━━ Stored data ━━

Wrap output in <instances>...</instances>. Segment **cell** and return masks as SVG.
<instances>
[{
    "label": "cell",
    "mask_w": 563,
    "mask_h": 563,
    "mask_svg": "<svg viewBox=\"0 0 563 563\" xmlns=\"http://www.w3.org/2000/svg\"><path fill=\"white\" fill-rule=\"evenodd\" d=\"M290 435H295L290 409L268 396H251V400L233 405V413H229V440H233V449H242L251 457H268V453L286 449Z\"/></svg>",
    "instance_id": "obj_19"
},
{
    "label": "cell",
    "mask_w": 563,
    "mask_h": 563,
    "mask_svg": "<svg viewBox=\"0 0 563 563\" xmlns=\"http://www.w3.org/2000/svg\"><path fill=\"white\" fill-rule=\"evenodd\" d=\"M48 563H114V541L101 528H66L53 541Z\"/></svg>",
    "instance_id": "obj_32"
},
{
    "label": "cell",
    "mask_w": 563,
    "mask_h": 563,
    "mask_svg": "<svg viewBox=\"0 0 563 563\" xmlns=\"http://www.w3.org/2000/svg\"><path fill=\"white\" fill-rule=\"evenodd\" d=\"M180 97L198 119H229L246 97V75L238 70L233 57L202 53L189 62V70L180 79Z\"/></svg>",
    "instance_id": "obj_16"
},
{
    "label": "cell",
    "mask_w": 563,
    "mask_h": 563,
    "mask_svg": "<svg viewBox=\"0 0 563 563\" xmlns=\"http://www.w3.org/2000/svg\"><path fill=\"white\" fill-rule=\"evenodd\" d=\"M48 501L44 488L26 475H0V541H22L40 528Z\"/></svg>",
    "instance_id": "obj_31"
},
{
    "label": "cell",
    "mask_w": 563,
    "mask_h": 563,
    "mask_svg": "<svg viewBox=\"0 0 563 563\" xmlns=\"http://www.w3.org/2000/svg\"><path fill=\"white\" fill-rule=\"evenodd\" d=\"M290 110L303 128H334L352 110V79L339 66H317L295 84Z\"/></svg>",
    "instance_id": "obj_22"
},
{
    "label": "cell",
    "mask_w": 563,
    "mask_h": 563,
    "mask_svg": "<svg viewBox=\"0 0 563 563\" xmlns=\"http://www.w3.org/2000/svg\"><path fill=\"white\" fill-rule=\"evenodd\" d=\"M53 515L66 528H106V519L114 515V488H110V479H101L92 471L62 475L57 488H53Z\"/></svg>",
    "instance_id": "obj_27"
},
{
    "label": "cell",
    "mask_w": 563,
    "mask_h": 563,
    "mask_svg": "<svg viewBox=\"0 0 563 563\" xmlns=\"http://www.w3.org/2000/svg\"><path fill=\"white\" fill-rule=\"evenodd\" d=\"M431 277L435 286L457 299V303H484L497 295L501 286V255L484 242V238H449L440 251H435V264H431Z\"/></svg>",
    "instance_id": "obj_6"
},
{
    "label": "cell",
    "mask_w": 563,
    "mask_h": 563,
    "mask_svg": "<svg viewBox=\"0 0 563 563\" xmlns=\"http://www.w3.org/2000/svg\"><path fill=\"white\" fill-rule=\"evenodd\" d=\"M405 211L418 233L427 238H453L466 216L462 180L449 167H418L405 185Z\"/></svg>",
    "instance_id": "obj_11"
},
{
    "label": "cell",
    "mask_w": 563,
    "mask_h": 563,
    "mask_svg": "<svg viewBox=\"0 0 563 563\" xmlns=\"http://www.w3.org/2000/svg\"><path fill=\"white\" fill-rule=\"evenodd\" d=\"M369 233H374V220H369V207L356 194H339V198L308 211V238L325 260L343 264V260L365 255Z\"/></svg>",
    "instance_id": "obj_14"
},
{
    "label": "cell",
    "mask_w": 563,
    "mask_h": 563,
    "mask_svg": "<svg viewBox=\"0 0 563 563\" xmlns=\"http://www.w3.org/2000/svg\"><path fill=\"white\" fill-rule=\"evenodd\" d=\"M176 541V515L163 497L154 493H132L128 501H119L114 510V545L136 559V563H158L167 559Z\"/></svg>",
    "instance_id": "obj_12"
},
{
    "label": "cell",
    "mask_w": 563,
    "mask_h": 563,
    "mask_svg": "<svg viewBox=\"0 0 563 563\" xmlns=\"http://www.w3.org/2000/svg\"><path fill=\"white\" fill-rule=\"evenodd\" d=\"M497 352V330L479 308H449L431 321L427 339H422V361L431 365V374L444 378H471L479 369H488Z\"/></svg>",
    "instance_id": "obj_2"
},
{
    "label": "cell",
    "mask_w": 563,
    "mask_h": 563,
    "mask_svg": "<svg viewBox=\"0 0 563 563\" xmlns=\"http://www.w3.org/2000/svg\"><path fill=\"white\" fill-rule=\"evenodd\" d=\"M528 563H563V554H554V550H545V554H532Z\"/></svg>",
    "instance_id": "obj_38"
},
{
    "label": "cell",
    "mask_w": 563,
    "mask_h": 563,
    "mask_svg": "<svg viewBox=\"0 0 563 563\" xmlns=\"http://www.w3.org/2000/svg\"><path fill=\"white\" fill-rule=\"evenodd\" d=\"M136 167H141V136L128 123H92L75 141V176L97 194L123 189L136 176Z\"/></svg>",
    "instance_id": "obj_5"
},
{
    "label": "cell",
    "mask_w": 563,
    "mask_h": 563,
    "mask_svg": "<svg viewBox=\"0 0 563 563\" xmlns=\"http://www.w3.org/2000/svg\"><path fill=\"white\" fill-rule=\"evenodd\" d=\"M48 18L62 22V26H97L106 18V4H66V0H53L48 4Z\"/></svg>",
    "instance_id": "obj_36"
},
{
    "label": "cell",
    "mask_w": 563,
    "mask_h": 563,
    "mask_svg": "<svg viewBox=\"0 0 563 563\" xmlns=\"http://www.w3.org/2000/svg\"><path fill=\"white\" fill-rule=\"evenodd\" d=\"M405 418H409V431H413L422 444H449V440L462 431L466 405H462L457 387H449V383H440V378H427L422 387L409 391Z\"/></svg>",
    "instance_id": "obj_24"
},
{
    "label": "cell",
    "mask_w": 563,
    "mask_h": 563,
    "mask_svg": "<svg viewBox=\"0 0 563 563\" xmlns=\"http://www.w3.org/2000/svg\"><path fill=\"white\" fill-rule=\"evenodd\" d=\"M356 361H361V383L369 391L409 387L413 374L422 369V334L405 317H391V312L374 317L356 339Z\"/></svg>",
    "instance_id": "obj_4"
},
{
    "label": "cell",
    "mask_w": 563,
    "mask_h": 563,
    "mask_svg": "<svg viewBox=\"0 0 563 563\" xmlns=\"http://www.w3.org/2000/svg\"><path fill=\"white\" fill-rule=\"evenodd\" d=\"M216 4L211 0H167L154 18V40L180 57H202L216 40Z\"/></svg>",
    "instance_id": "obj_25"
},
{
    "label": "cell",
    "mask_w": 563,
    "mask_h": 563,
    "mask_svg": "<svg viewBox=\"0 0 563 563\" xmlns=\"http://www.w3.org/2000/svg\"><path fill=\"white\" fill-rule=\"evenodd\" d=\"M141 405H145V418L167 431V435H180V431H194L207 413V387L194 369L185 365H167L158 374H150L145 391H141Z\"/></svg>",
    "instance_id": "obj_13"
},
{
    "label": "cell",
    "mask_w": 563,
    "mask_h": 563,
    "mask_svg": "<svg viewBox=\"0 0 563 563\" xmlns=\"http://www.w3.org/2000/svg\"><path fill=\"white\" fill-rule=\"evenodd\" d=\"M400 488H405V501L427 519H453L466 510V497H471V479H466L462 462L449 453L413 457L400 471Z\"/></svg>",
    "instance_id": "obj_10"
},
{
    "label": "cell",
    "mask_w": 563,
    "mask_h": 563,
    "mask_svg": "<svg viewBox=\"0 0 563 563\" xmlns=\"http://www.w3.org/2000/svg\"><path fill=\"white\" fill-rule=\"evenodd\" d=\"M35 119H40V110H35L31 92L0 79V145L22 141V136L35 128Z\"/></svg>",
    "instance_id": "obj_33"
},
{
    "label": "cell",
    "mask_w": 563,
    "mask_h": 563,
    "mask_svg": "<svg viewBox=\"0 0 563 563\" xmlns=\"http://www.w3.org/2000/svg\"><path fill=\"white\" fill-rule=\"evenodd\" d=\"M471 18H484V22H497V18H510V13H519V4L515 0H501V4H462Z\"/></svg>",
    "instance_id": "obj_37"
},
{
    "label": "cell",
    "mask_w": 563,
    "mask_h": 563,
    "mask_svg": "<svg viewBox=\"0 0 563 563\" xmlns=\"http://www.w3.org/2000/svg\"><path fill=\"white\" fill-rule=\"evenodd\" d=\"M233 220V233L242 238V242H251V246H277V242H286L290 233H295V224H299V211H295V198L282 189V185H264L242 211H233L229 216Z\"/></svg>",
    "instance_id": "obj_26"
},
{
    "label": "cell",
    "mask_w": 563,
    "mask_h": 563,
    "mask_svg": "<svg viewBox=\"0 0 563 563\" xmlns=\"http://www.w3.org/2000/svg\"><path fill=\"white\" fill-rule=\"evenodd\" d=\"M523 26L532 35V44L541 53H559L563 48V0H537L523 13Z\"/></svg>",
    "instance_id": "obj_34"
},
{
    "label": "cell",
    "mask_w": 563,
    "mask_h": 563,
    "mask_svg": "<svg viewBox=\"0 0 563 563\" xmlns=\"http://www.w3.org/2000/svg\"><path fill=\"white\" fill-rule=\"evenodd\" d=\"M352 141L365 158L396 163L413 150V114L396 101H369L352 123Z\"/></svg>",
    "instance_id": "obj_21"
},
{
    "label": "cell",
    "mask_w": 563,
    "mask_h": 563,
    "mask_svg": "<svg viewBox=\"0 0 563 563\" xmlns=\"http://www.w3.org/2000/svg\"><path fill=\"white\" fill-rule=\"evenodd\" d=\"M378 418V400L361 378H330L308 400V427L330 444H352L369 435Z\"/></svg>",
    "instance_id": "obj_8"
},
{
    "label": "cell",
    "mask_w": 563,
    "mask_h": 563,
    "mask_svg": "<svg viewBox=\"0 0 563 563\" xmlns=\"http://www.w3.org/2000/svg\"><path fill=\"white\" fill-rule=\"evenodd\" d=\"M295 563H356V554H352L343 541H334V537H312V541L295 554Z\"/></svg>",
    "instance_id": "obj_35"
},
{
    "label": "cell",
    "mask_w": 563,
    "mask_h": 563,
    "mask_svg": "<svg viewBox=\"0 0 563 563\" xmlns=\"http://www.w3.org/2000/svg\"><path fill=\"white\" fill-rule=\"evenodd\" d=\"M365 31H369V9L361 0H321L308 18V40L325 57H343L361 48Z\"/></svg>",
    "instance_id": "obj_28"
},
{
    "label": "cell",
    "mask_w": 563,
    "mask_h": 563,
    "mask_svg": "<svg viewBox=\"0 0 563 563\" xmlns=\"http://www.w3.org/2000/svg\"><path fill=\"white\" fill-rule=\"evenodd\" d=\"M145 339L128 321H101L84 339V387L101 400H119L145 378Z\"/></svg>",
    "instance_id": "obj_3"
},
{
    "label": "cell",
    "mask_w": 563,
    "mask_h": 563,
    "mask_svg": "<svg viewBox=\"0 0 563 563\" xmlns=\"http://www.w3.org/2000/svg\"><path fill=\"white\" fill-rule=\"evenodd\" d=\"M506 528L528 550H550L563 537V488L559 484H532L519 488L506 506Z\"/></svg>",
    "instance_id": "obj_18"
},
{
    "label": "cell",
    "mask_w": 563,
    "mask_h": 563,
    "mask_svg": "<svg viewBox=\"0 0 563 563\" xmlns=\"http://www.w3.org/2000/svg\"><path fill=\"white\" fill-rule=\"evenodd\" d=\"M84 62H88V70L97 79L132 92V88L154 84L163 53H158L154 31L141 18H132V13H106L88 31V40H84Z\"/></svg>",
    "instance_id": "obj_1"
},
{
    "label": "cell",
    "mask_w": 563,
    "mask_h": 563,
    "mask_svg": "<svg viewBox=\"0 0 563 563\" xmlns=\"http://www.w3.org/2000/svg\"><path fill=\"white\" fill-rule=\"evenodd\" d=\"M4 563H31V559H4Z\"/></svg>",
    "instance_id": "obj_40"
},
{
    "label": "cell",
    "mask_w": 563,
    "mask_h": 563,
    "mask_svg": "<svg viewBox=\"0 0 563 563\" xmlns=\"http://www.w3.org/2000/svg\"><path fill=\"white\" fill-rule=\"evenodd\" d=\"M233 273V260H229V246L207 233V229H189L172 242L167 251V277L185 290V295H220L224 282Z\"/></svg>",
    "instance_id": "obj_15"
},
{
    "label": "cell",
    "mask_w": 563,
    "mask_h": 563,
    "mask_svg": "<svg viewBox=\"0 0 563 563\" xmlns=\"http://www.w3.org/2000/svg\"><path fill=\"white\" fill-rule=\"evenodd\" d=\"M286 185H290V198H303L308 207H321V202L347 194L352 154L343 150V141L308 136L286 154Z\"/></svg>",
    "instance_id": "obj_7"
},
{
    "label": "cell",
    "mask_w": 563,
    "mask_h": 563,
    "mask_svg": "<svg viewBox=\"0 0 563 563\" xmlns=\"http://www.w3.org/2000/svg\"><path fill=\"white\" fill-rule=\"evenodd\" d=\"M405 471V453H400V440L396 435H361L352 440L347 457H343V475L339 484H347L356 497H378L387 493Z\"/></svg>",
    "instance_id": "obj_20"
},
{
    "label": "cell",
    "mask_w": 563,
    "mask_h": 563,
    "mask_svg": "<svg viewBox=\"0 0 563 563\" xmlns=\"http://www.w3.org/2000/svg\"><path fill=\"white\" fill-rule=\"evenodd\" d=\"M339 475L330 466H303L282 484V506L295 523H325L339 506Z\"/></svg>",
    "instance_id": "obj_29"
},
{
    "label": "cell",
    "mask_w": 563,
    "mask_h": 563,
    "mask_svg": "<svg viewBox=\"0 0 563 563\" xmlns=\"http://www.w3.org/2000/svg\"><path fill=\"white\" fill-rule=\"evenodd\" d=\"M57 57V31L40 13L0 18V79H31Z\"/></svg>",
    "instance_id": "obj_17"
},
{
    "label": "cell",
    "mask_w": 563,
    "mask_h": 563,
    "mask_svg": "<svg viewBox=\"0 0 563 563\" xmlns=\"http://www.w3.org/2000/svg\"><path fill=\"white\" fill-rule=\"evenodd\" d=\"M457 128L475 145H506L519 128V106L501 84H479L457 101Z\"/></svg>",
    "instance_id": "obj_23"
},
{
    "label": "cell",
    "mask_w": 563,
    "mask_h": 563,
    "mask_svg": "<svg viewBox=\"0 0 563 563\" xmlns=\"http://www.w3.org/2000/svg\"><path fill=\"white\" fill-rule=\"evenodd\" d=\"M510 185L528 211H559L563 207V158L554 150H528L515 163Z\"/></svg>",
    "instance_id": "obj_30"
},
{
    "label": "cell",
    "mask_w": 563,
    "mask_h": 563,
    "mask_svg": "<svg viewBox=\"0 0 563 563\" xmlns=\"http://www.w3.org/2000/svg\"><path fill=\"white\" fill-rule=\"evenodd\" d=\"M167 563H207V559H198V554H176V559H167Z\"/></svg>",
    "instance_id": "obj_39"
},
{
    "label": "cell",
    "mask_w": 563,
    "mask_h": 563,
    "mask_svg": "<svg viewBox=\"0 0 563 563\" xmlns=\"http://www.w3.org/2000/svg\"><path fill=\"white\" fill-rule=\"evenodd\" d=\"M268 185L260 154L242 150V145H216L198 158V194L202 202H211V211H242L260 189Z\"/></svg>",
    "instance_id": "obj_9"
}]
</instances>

━━━

Write out verbatim the lines from the first line through the line containing "435H295L290 409L268 396H251V400L233", including both.

Wrap output in <instances>...</instances>. Segment **cell** and return masks as SVG.
<instances>
[{
    "label": "cell",
    "mask_w": 563,
    "mask_h": 563,
    "mask_svg": "<svg viewBox=\"0 0 563 563\" xmlns=\"http://www.w3.org/2000/svg\"><path fill=\"white\" fill-rule=\"evenodd\" d=\"M290 435H295L290 409L268 396H251V400L233 405V413H229V440H233V449H242L251 457H268V453L286 449Z\"/></svg>",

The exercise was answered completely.